There are many reasons for this poor success rate, one of which, from the technical side, is the problem of model drift in data analytics. What is model drift? Model drift is the degradation of data analytics model performance due to changes in data and relationships between data variables. Model drift occurs when the accuracy of insights, especially from predictive analytics, is significantly different from the insights derived during the model’s training and deployment periods. Specifically, there are three main sources or symptoms of model drift.
• Data Drift: When the characteristics of the independent, feature or predictor variables change.
• Concept Drift: When the characteristics of the dependent, label or target variables change.
• Algorithms Drift: When the algorithms, including assumptions lose relevance due to changes in business needs.
What are the root causes of these three main sources or symptoms of model drift? The primary reason for model drift is a change in business. Business strategies and objectives change due to mergers, acquisitions and divestitures (MAD), new product introduction, new laws and regulations, entry into new markets and more. Basically, a business is a constantly evolving entity. All these disruptions will change the way original data analytics models are used by the business. Knowing the sources of model drift will help you identify the right remediation measures you will need to get the model back to an acceptable or desired level of performance.
Why does model drift matter? What is the business impact of model drift? Today, data analytics models are increasingly becoming the major drivers of business decisions and performance. This trend will continue at a much faster pace, given the rate at which data is captured and the increasing maturity of machine learning (ML) platforms. In this reality, managing model drift is critical to ensuring the accuracy of insights or predictions. Fundamentally, reducing or eliminating model drift will enhance the trust you can place in models, thereby promoting the adoption of data and analytics across your organization.
So, how can you reduce or eliminate model drift? At its core, model drift is not a technology management problem; it is a change management problem. This change in the context of data and analytics can be effectively managed by implementing the following three strategies.
First, data is a reflection of reality, and often, the degradation of data results in the degradation of model and business performance. Thus, you need to manage data drift with effective data governance practices. We all know the fundamental principle of data processing is “garbage in is garbage out.” So, identify the variables in your hypothesis, define your data quality KPIs, set targets and thresholds and track these KPIs continually to stay up to date with and changes in data quality.

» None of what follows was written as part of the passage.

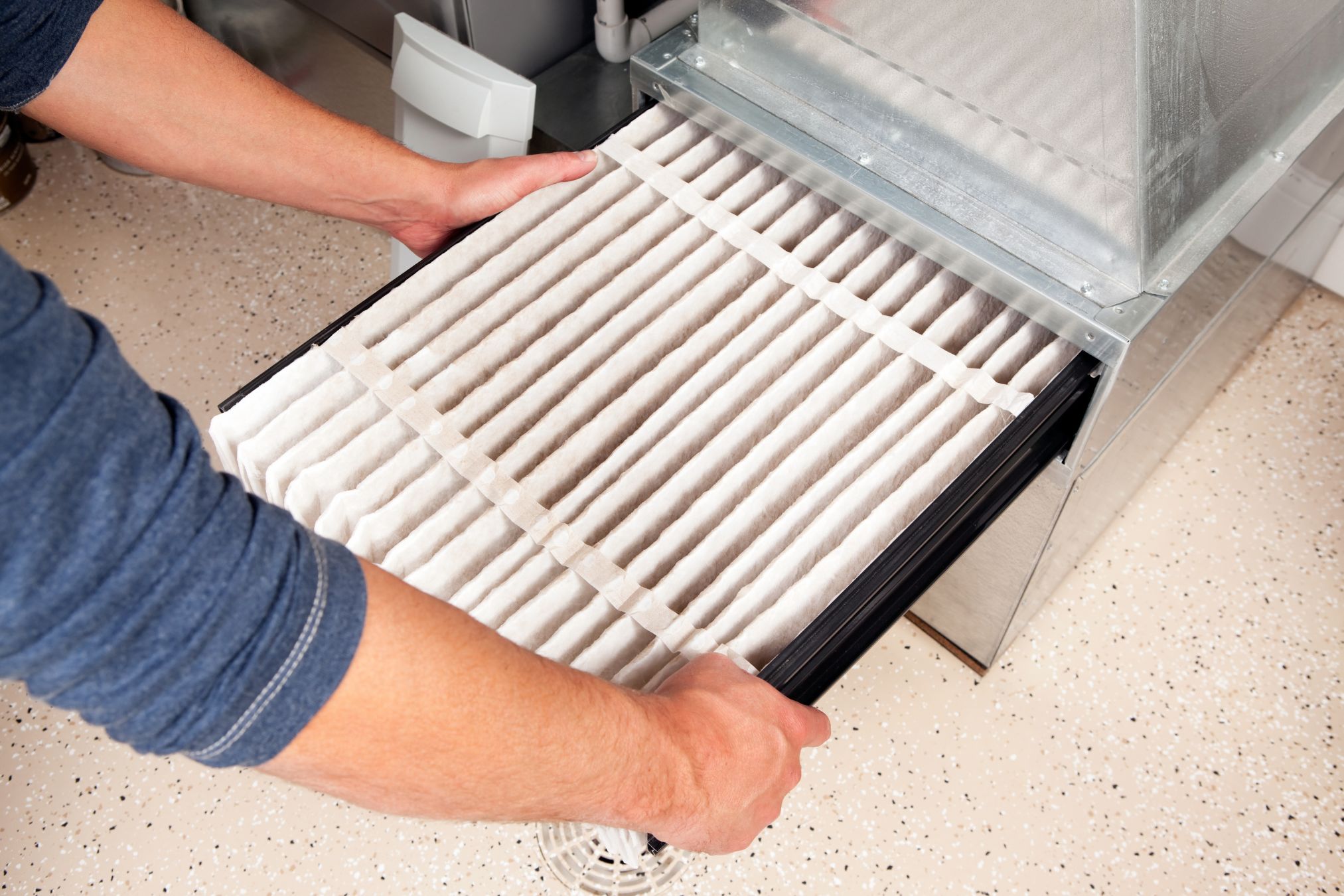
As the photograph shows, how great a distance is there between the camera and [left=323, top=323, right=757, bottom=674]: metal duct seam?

Second, continuously assess your business dynamics and constantly review the relevance of the existing data analytics models with your stakeholders. While talking to your stakeholders, ask these questions:
1. Why do you want to have insights? How much do you want to know? What is the value of knowing and not knowing these insights?
2. Who owns the insights coming out of our models? Who is accountable when it comes to transforming insights into decisions and actions?

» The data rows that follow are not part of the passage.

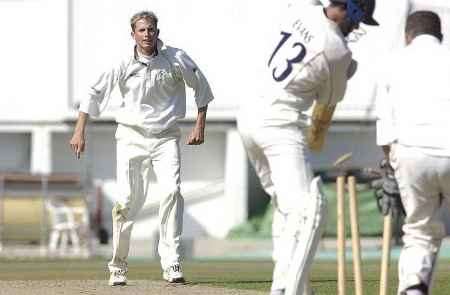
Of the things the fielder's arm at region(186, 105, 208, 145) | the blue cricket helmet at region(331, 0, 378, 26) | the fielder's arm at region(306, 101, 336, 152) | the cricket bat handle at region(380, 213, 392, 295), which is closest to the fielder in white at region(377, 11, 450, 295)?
the cricket bat handle at region(380, 213, 392, 295)

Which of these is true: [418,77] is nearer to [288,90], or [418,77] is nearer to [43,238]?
[288,90]

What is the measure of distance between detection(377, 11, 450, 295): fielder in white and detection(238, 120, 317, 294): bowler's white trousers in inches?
19.4

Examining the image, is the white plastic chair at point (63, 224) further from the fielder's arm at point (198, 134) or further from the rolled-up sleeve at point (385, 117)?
the rolled-up sleeve at point (385, 117)

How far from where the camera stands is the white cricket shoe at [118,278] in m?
12.5

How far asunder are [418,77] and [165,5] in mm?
25957

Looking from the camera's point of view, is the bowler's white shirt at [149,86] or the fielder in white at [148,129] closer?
the fielder in white at [148,129]

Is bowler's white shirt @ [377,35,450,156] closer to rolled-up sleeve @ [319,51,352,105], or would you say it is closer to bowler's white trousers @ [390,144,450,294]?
bowler's white trousers @ [390,144,450,294]

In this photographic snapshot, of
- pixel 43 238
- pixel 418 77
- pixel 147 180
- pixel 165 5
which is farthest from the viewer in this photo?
pixel 165 5

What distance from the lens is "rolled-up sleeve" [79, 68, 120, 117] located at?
12727 millimetres

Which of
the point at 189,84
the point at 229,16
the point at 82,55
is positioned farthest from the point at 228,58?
the point at 189,84

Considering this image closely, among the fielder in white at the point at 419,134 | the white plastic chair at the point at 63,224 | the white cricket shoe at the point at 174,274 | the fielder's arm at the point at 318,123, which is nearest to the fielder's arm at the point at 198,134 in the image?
the white cricket shoe at the point at 174,274

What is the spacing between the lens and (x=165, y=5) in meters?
35.1

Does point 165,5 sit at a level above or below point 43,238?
above

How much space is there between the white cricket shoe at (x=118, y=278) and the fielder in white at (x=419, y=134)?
11.3 feet
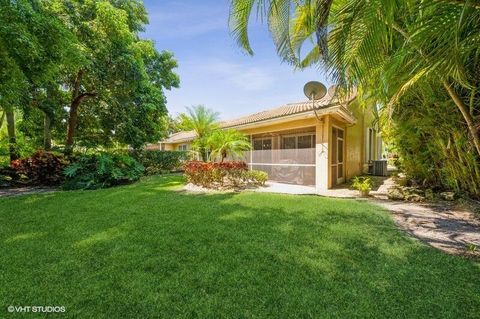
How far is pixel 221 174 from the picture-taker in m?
10.7

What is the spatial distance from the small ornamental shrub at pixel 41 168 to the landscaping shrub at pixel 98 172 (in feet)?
2.77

3. What are the relevant data attributes required for the model to derive accurate and timely insights?
Lastly, integrate ModelOps and DataOps practices to enable the quick and ethical replacement of the deployed analytics model with another if the business circumstances change. Data is the fuel on which the models run; without data, models have practically no business utility. Basically, the sound integration of ModelOps and DataOps practices helps in quickly progressing analytics models from the lab to production.

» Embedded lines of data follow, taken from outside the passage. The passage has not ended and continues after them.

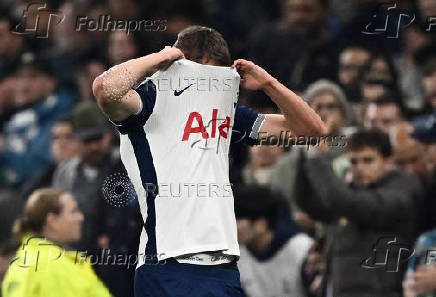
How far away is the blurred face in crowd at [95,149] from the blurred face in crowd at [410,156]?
2.64 m

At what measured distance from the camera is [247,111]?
7184 mm

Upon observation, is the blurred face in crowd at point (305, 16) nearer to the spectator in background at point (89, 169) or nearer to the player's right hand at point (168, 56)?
the spectator in background at point (89, 169)

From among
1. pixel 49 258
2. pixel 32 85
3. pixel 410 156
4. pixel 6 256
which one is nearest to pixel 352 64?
pixel 410 156

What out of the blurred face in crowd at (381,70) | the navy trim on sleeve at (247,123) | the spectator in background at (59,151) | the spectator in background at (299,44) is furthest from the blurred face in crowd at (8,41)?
the navy trim on sleeve at (247,123)

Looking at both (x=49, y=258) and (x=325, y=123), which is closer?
(x=49, y=258)

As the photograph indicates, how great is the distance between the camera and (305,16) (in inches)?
486

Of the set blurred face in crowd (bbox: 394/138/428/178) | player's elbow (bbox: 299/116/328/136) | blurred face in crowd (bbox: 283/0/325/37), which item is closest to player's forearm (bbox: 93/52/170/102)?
player's elbow (bbox: 299/116/328/136)

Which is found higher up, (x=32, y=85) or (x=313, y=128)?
(x=32, y=85)

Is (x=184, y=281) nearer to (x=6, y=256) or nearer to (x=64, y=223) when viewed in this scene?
(x=64, y=223)

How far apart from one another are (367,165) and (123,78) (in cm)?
338

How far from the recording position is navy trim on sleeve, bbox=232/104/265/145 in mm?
7145

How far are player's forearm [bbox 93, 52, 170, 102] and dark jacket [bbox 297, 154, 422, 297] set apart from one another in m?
2.96

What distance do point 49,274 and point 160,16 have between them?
5376 millimetres

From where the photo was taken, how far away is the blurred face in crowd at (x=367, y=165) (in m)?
9.29
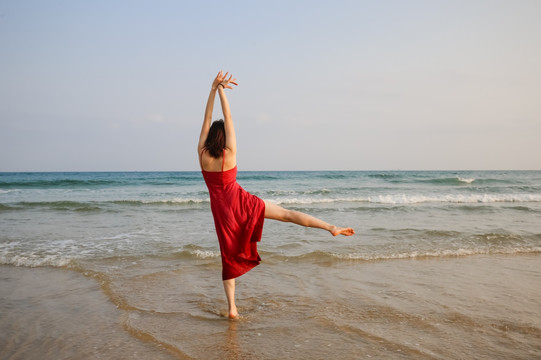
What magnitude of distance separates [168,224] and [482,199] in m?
16.0

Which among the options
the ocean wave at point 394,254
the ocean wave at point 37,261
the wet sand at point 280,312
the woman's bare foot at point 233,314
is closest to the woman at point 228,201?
the woman's bare foot at point 233,314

Overall, the best way to manage model drift is by continuously governing and monitoring your model performance with the right KPIs. While deploying data analytics models is important, what really matters are the models that are actually consumable by the business for improved business performance. As they say, change is the only constant in life, and businesses change and evolve to stay relevant, as well. Involving business stakeholders early on, reviewing any change with metrics and continuously adjusting for improvements is critical in managing model drift.